Florida’s preterm birth rate has fluctuated in recent years and it again received a “D” on the 2014 March of Dimes Premature Birth Report Card.

Florida’s preterm birth rate has fluctuated in recent years and it again received a “D” on the 2014 March of Dimes Premature Birth Report Card. 

But, more women of childbearing age have access to prenatal care and fewer are smoking, encouraging the state’s maternal and infant health leaders that improvements in the state’s preterm birth rates are just around the corner.  

Florida’s 2013 preliminary preterm birth rate was 13.6 percent, down from 13.7 percent the year earlier.

“While we’re encouraged that we’re seeing fewer women smoking, and more with insurance, we’re disappointed that we haven’t seen sustained improvement in our preterm birth rate, and that we still have so far to go to reach the March of Dimes goal,” said Dr. Karen Harris, March of Dimes Florida Chapter Program Services Chair. “We’re working hard to change that. The programs and partnerships we have put in place provide the necessary framework for the future of newborn health and we expect to see better rates in the coming years.”

Florida earned a star on the report card for these factors that contribute to improved infant health:

Reducing the percent of uninsured women of childbearing age (27.7 percent)
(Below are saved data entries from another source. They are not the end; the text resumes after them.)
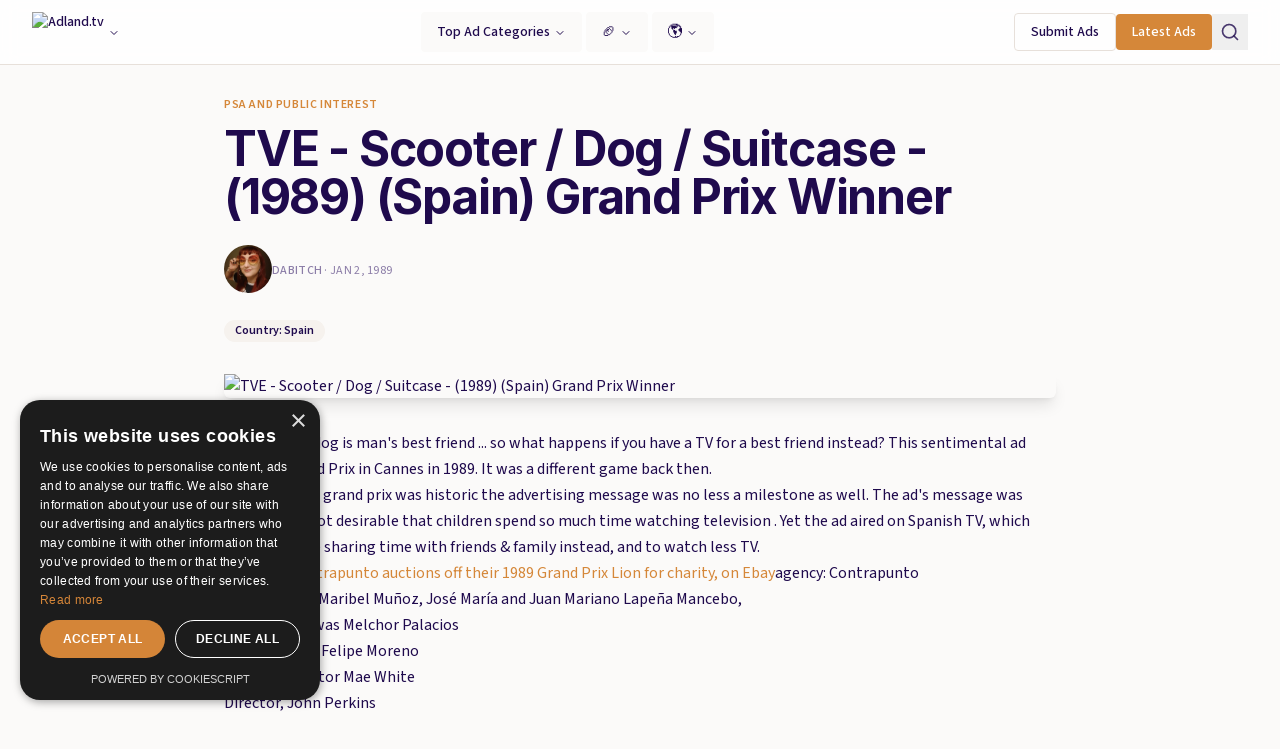

--- FILE ---
content_type: text/html; charset=utf-8
request_url: https://www.google.com/recaptcha/api2/aframe
body_size: 267
content:
<!DOCTYPE HTML><html><head><meta http-equiv="content-type" content="text/html; charset=UTF-8"></head><body><script nonce="3IJH0rOUs0WMimMVg431Ow">/** Anti-fraud and anti-abuse applications only. See google.com/recaptcha */ try{var clients={'sodar':'https://pagead2.googlesyndication.com/pagead/sodar?'};window.addEventListener("message",function(a){try{if(a.source===window.parent){var b=JSON.parse(a.data);var c=clients[b['id']];if(c){var d=document.createElement('img');d.src=c+b['params']+'&rc='+(localStorage.getItem("rc::a")?sessionStorage.getItem("rc::b"):"");window.document.body.appendChild(d);sessionStorage.setItem("rc::e",parseInt(sessionStorage.getItem("rc::e")||0)+1);localStorage.setItem("rc::h",'1768574752024');}}}catch(b){}});window.parent.postMessage("_grecaptcha_ready", "*");}catch(b){}</script></body></html>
Lowering the late preterm birth rate (9.6 percent), and

Reducing the percentage of women of childbearing age who smoke (15 percent)
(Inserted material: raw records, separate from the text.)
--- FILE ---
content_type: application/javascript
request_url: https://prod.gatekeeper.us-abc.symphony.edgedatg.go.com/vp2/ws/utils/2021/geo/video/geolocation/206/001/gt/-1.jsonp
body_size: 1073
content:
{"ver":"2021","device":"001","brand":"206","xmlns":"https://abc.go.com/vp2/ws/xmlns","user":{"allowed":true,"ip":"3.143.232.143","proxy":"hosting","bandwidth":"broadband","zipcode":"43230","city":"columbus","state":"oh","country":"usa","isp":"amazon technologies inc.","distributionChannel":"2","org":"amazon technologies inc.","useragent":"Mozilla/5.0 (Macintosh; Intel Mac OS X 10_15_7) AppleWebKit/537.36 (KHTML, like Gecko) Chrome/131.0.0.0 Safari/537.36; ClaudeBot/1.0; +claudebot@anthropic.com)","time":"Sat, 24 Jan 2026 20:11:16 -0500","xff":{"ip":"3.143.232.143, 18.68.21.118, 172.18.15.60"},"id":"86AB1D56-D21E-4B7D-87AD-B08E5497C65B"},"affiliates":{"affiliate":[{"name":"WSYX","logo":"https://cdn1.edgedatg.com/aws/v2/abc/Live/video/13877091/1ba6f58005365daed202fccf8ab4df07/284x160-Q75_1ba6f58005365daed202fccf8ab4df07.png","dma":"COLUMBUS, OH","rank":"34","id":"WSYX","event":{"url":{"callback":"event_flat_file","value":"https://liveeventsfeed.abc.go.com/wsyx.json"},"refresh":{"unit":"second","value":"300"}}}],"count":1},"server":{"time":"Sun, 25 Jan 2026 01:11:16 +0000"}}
March of Dimes is working with Florida’s maternal and infant health experts to improve birth outcomes, and are evaluating programs to determine if changes are needed or if specific groups or regions should be targeted for assistance.

March of Dimes is calling on all 118 labor and delivery hospitals to end early elective deliveries before 39 weeks of pregnancy, with over half of the hospitals already pledging to do so.

March of Dimes and health officials have trained over 400 frontline providers in Smoking Cessation and Reduction in Pregnancy Training (SCRIPT) to educate pregnant women about the importance of not smoking during their pregnancy, resulting in an increase of smoking cessation services by 20 percent.

And, the March of Dimes signature program “Healthy Babies are Worth the Wait,” which prevents preterm birth by bundling together proven practices, will be expanded to include Florida in 2015, after a very successful pilot program in Kentucky, which was then replicated in 15 additional sites including Texas and New Jersey.

Premature birth, birth before 37 completed weeks of pregnancy, is a serious health problem that costs the United States more than $26 billion annually, according to the Institute of Medicine. It is the leading cause of newborn death, and babies who survive an early birth often face the risk of lifetime health challenges, such as breathing problems, cerebral palsy, intellectual disabilities and others. Even babies born just a few weeks early have higher rates of hospitalization and illness than full-term infants. At least 39 weeks of pregnancy are important to a baby’s health because many important organs, including the brain and lungs, are not completely developed until then.

The March of Dimes also is investing in a network five new prematurity research centers to find solutions to this still too-common, costly, and serious problem.

The national preterm birth rate fell to 11.4 percent in 2013 – the lowest in 17 years -- meeting the federal Health People 2020 goal seven years early.  Despite this progress, the U.S. still received a “C” on the 7th annual March of Dimes Premature Birth Report Card because it fell short of the more-challenging 9.6 percent target set by the March of Dimes, the group said today. The U.S. still has the highest rate of preterm birth of any industrialized country

On November 17th, the March of Dimes and organizations from around the world will mark the fourth World Prematurity Day. The World Prematurity Network, a global coalition of consumer and parent groups working together to raise awareness and prevent premature birth in their countries, is calling for action to prevent preterm birth and improve care for babies born too soon.  An estimated 15 million babies are born premature and of those more than a million die as a result of their early birth.